I'm new at scripting and I need help with converting multiple ".TXT" files to one ".CSV" file. Each file will have a different number of lines, then after the last line there is a blank line then more data, I don't want to use the data after the blank line. I need help with this today if possible.
The contents are as follows.

AAAUSA-0046 AAAA Functional Aggregate AAAAA061,100.00,0.00,0.00,good
AAAUSA-0057 AAAA CCCC - AAAAA026 - Functional Aggregate,100.00,0.00,0.00,good

Each line starts with the AAAUSA-nnnn, I need to have this in the first field of the CSV file. The second field in both lines will be different titles and some will include special characters.
The third field will be the "AAAAA061" .
The fourth will be the 100.00.

The "AAAAA061" and "AAAAA026" may be before or after the "Functional Aggregate", This isn't a big concern since I want to eliminate "Functional Aggregate".
Next I want to eliminate the commas and keep only the 100.00.
The output should look like this: for each row.
AAAUSA-0046 AAAAA AAAAA061 100.00

Field-1 = AAAUSA-0046
Field2 = AAAAA ( this could be multiple words with commas, dashes and spaces etc.)
Field3 = AAAAA061
Field4 = 100.00

Thanks in advance.

Recommended Answers

All 15 Replies

Windows batch files isn't sophisticated enough to do all that. You will need to write a small program in one of the man programming languages such as C or C++.

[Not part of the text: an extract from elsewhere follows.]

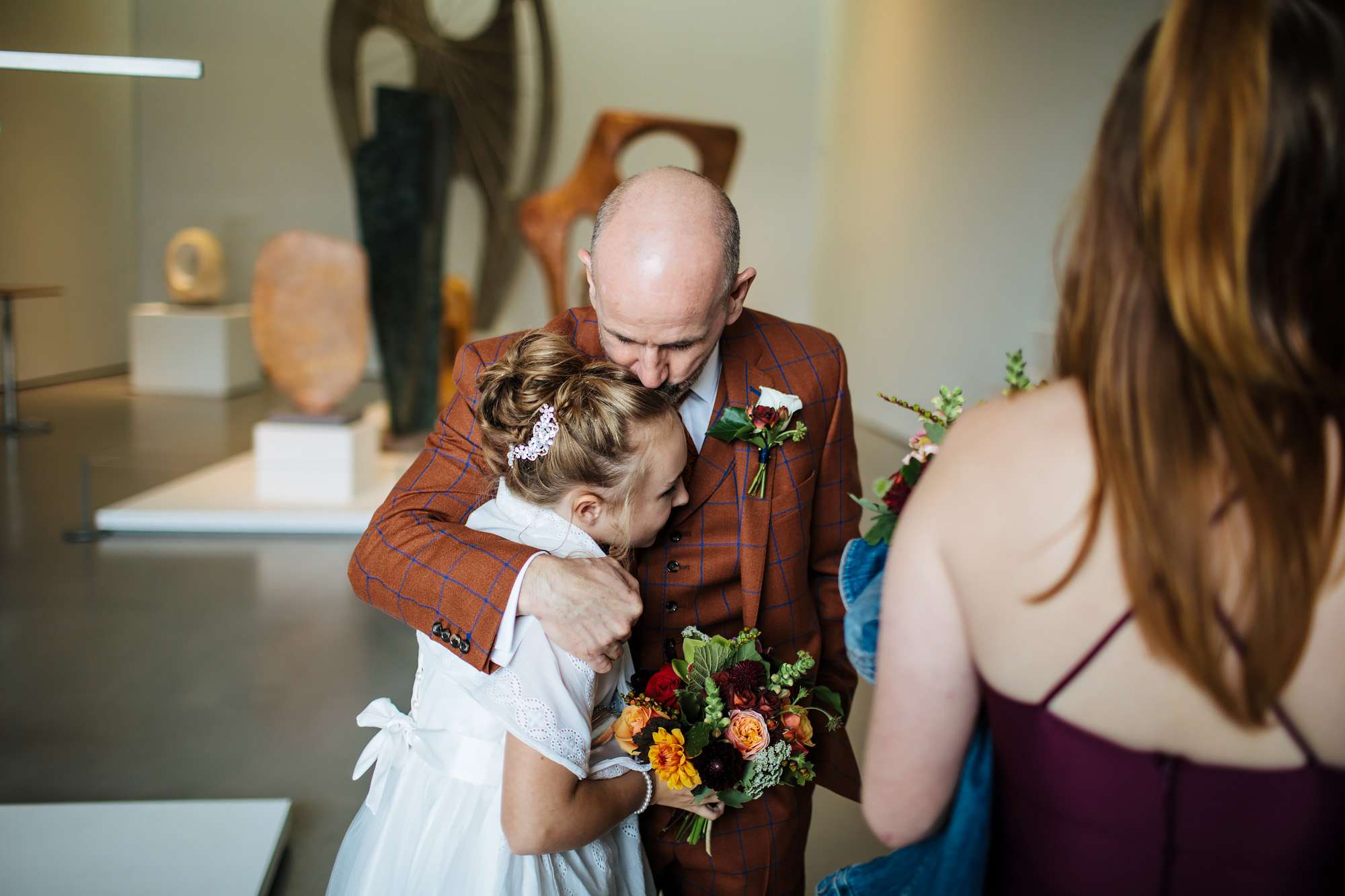 Groom hugs his daughter on his wedding day in Yorkshire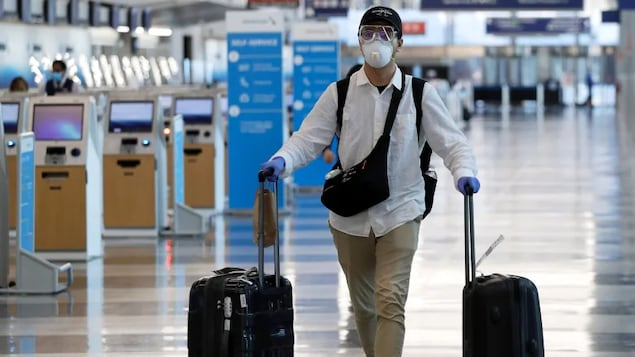 Traveller arriving at Trudeau Airport. By July, vaccinated travellers entering Canada will be able to skip the 14-day quarantine requirement.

Is this the output you want?

AAAUSA-0046,AAAA,AAAAA061,100.00
AAAUSA-0057,AAAA CCCC -,AAAAA026,100.00
Press any key to continue . . .

I'll be running the script through a cygwin command shell, so couldn't this be done using regex expressions?

I need it with out the commas, so that it can be put into an XLS spread sheet.
AAAUSA-0046 AAAA AAAAA061 100.00
AAAUSA-0057 AAAA CCCC AAAAA026100.00
The "AAAA" or "AAAA CCCC" would be in the second sell of the spread sheet.

Cell A1 would contain - AAAUSA-0057
Cell A2 would contain - "AAAA" or "AAAA CCCC"
Cell A3 would contain - AAAAA026
Cell A4 would contain - 100.00

I don't know. But it only took me about 1/2 hour to write a C++ program, 70 line (including blank lines) that produced the output I posted. And it will run a whole lot quicker than doing that with a shell script.

>>I need it with out the commas, so that it can be put into an XLS spread sheet.

"AAAUSA-0046" "AAAA" "AAAAA061" 100.00
"AAAUSA-0057" "AAAA CCCC" "AAAAA026" 100.00
Press any key to continue . . .

I doing this as a training exercise for work and was requested to do it as a script. How about power shell? I never worked with programs so I'm not sure how to do C or C++.

If you're using cygwin then you're not doing a windows batch script, you're more than likely using bash, sh, tcsh, zsh, etc. What shell are you running in cygwin?

I'm using bash in cygwin, but It would be best to use a windows batch script if possible.

you can't do windows script in cygwin. why not this

I am able to do commands such as ls and pwd so I can perform some unix commands, but I don't have GnyWin32 in the path. Do I need to download Coreutils?

You're using bash in cygwin but saying a windows batch file would be preferable but exploring adding coreutils... what language can this be in? I'm afraid you're out of luck when it comes to a .BAT file unless you can hunt down those guys who made as400 batch files... they did things I didn't know DOS was capable of.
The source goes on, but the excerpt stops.